How do we define what is a conspiracy theory?
A conspiracy theory used to mean a convoluted and implausible explanation of events for which there were more obvious Occam’s Razor friendly answers. If the mailman didn’t deliver your mail, it was probably because he was lazy, not because he was in league with the Freemasons.
All of that began to break down as conspiracy theories became redefined as anything that someone I disagree with believes.
The obvious example is the media’s response to the 2016 and 2020 elections.
It was entirely rational to believe that the Russians had somehow rigged the 2016 election, in some unspecified way involving Facebook, for President Trump, but wholly irrational to believe that there was extensive voter fraud in an election with unprecedented numbers of mail-in votes.

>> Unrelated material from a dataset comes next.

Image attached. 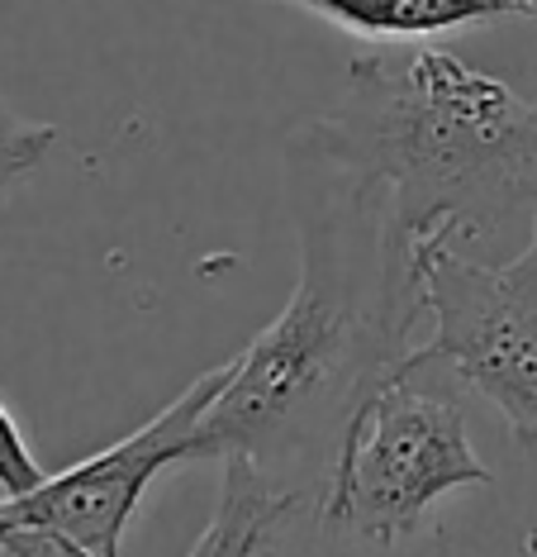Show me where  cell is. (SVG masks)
<instances>
[{"label": "cell", "instance_id": "6da1fadb", "mask_svg": "<svg viewBox=\"0 0 537 557\" xmlns=\"http://www.w3.org/2000/svg\"><path fill=\"white\" fill-rule=\"evenodd\" d=\"M286 168L300 282L286 310L228 358L190 462L242 458L276 491L319 505L357 405L414 352L424 262L395 234L386 186L290 148Z\"/></svg>", "mask_w": 537, "mask_h": 557}, {"label": "cell", "instance_id": "7a4b0ae2", "mask_svg": "<svg viewBox=\"0 0 537 557\" xmlns=\"http://www.w3.org/2000/svg\"><path fill=\"white\" fill-rule=\"evenodd\" d=\"M310 153L390 196L404 248H462L537 224V106L442 48L352 58L334 110L290 129Z\"/></svg>", "mask_w": 537, "mask_h": 557}, {"label": "cell", "instance_id": "3957f363", "mask_svg": "<svg viewBox=\"0 0 537 557\" xmlns=\"http://www.w3.org/2000/svg\"><path fill=\"white\" fill-rule=\"evenodd\" d=\"M466 382L438 352L414 348L357 405L338 443L319 519L328 534L400 543L433 500L462 486H490V467L466 434Z\"/></svg>", "mask_w": 537, "mask_h": 557}, {"label": "cell", "instance_id": "277c9868", "mask_svg": "<svg viewBox=\"0 0 537 557\" xmlns=\"http://www.w3.org/2000/svg\"><path fill=\"white\" fill-rule=\"evenodd\" d=\"M428 352L504 414L519 448L537 453V224L519 258L476 262L462 248H428Z\"/></svg>", "mask_w": 537, "mask_h": 557}, {"label": "cell", "instance_id": "5b68a950", "mask_svg": "<svg viewBox=\"0 0 537 557\" xmlns=\"http://www.w3.org/2000/svg\"><path fill=\"white\" fill-rule=\"evenodd\" d=\"M224 382L228 362L196 376L167 410H158L129 438L43 476L34 491L0 496V548L15 539H48L91 557H120L124 529H129L143 491L158 472L190 462L200 414L210 410V400L224 391Z\"/></svg>", "mask_w": 537, "mask_h": 557}, {"label": "cell", "instance_id": "8992f818", "mask_svg": "<svg viewBox=\"0 0 537 557\" xmlns=\"http://www.w3.org/2000/svg\"><path fill=\"white\" fill-rule=\"evenodd\" d=\"M280 5L314 10L338 29L376 44H428L438 34L504 15L537 20V5H523V0H280Z\"/></svg>", "mask_w": 537, "mask_h": 557}, {"label": "cell", "instance_id": "52a82bcc", "mask_svg": "<svg viewBox=\"0 0 537 557\" xmlns=\"http://www.w3.org/2000/svg\"><path fill=\"white\" fill-rule=\"evenodd\" d=\"M296 510H300V500L276 491L252 462L228 458L220 505H214L210 524H204V534L196 539V548L186 557H258L262 548H272V539L286 529V519ZM72 557H91V553L72 548Z\"/></svg>", "mask_w": 537, "mask_h": 557}, {"label": "cell", "instance_id": "ba28073f", "mask_svg": "<svg viewBox=\"0 0 537 557\" xmlns=\"http://www.w3.org/2000/svg\"><path fill=\"white\" fill-rule=\"evenodd\" d=\"M53 138H58L53 124H38V120L15 115V106L0 96V200H5L10 186L24 182V176H29L38 162L48 158Z\"/></svg>", "mask_w": 537, "mask_h": 557}, {"label": "cell", "instance_id": "9c48e42d", "mask_svg": "<svg viewBox=\"0 0 537 557\" xmlns=\"http://www.w3.org/2000/svg\"><path fill=\"white\" fill-rule=\"evenodd\" d=\"M48 472L34 462L29 443H24L20 424L10 420V410L0 405V496H20V491H34Z\"/></svg>", "mask_w": 537, "mask_h": 557}, {"label": "cell", "instance_id": "30bf717a", "mask_svg": "<svg viewBox=\"0 0 537 557\" xmlns=\"http://www.w3.org/2000/svg\"><path fill=\"white\" fill-rule=\"evenodd\" d=\"M523 5H537V0H523Z\"/></svg>", "mask_w": 537, "mask_h": 557}]
</instances>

The origins of the coronavirus fell into this same dialectic. And somehow it was more rational to believe that COVID-19 had organically and coincidentally emerged in a city with a level 4 lab under a regime that lies about everything.

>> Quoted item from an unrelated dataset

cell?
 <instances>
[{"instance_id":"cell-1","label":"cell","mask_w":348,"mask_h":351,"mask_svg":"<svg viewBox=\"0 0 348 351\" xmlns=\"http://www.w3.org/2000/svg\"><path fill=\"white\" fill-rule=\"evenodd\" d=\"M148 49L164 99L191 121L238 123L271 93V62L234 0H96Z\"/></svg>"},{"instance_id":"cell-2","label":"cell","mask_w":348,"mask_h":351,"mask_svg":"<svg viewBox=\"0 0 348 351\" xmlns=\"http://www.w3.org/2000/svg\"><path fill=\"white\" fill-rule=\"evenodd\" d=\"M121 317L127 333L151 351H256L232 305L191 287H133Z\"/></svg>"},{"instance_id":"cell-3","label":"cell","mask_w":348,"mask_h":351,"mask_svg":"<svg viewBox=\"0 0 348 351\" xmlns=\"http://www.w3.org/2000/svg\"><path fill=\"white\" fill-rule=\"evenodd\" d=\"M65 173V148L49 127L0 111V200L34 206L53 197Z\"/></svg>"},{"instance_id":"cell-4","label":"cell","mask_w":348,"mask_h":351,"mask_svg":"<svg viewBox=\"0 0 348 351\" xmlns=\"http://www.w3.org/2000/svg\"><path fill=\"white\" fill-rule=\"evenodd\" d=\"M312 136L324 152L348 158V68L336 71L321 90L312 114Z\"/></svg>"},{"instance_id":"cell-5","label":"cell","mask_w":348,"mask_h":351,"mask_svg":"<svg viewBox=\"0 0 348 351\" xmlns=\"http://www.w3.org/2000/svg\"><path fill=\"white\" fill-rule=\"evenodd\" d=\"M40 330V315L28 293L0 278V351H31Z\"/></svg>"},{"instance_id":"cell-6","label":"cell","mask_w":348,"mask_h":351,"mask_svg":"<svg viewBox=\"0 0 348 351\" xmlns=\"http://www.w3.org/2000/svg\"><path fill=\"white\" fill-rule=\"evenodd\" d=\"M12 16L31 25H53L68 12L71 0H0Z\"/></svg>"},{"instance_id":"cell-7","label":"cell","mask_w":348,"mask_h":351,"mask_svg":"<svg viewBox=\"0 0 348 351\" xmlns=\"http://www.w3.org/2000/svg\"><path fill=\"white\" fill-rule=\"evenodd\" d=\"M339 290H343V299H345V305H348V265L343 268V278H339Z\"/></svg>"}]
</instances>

Post-Trump, the media has ‘liberalized’ enough to discuss Cuomo’s nursing home deaths and now even the idea that the virus came from a lab.
In an Orwellian system, the difference between a theory and a conspiracy theory is a matter of timing and political convenience.
But the idea that COVID-19 was an entirely natural occurrence was always the real conspiracy theory. Not in the sense that it depended on a conspiracy, but that it violated Occam’s Razor by insisting on a less plausible and more complicated explanation that avoided the most straightforward and direct answer. If you see someone holding a rock and then the next moment it hits you in the head, it’s not a conspiracy theory to think that he threw the rock at you, rather than that you were coincidentally hit by a similar rock that fell from a building.
The simplest answer is often the most accurate because it’s the shortest way between two points.
There was always a straight line between China’s sloppy and dangerous research habits and the virus outbreak. And the real conspiracy theory was the one that the UN, China, and their Big Tech allies showed down our throats.